**Set problem:**
Output the entries below as a JSON list of strings, one string per line, leaving out blank lines.

'''

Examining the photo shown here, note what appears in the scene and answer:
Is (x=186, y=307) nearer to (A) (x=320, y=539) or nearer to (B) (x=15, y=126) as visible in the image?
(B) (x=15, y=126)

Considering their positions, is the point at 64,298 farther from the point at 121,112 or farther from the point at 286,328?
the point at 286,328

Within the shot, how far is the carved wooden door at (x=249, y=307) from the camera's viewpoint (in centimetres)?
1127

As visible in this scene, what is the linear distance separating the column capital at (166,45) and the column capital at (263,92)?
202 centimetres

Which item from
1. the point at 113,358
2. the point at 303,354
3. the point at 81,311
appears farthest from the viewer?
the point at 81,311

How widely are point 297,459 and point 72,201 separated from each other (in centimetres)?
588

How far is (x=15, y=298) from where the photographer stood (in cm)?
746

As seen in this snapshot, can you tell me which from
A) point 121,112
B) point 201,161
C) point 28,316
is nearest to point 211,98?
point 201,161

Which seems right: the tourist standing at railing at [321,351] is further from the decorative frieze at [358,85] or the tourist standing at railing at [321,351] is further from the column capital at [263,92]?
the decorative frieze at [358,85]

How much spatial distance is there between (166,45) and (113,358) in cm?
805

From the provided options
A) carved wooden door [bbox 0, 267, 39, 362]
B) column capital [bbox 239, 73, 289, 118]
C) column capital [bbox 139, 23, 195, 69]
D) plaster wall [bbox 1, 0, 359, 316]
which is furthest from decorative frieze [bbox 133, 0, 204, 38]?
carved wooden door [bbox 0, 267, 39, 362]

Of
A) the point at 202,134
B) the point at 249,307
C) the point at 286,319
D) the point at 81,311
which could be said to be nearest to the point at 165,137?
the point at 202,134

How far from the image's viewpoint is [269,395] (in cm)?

'''

**Exercise answer:**
[
  "Examining the photo shown here, note what appears in the scene and answer:",
  "Is (x=186, y=307) nearer to (A) (x=320, y=539) or nearer to (B) (x=15, y=126) as visible in the image?",
  "(B) (x=15, y=126)",
  "Considering their positions, is the point at 64,298 farther from the point at 121,112 or farther from the point at 286,328?",
  "the point at 286,328",
  "Within the shot, how far is the carved wooden door at (x=249, y=307) from the camera's viewpoint (in centimetres)?",
  "1127",
  "As visible in this scene, what is the linear distance separating the column capital at (166,45) and the column capital at (263,92)?",
  "202 centimetres",
  "Which item from",
  "1. the point at 113,358",
  "2. the point at 303,354",
  "3. the point at 81,311",
  "appears farthest from the viewer?",
  "the point at 81,311",
  "How widely are point 297,459 and point 72,201 separated from each other (in centimetres)?",
  "588",
  "How far is (x=15, y=298) from where the photographer stood (in cm)?",
  "746",
  "As seen in this snapshot, can you tell me which from",
  "A) point 121,112",
  "B) point 201,161",
  "C) point 28,316",
  "is nearest to point 211,98?",
  "point 201,161",
  "Which seems right: the tourist standing at railing at [321,351] is further from the decorative frieze at [358,85] or the tourist standing at railing at [321,351] is further from the column capital at [263,92]?",
  "the decorative frieze at [358,85]",
  "How much spatial distance is there between (166,45) and (113,358) in cm?",
  "805",
  "From the provided options",
  "A) carved wooden door [bbox 0, 267, 39, 362]",
  "B) column capital [bbox 239, 73, 289, 118]",
  "C) column capital [bbox 139, 23, 195, 69]",
  "D) plaster wall [bbox 1, 0, 359, 316]",
  "which is furthest from decorative frieze [bbox 133, 0, 204, 38]?",
  "carved wooden door [bbox 0, 267, 39, 362]",
  "Of",
  "A) the point at 202,134",
  "B) the point at 249,307",
  "C) the point at 286,319",
  "D) the point at 81,311",
  "which could be said to be nearest to the point at 165,137?",
  "the point at 202,134",
  "How far from the image's viewpoint is [269,395] (in cm)?"
]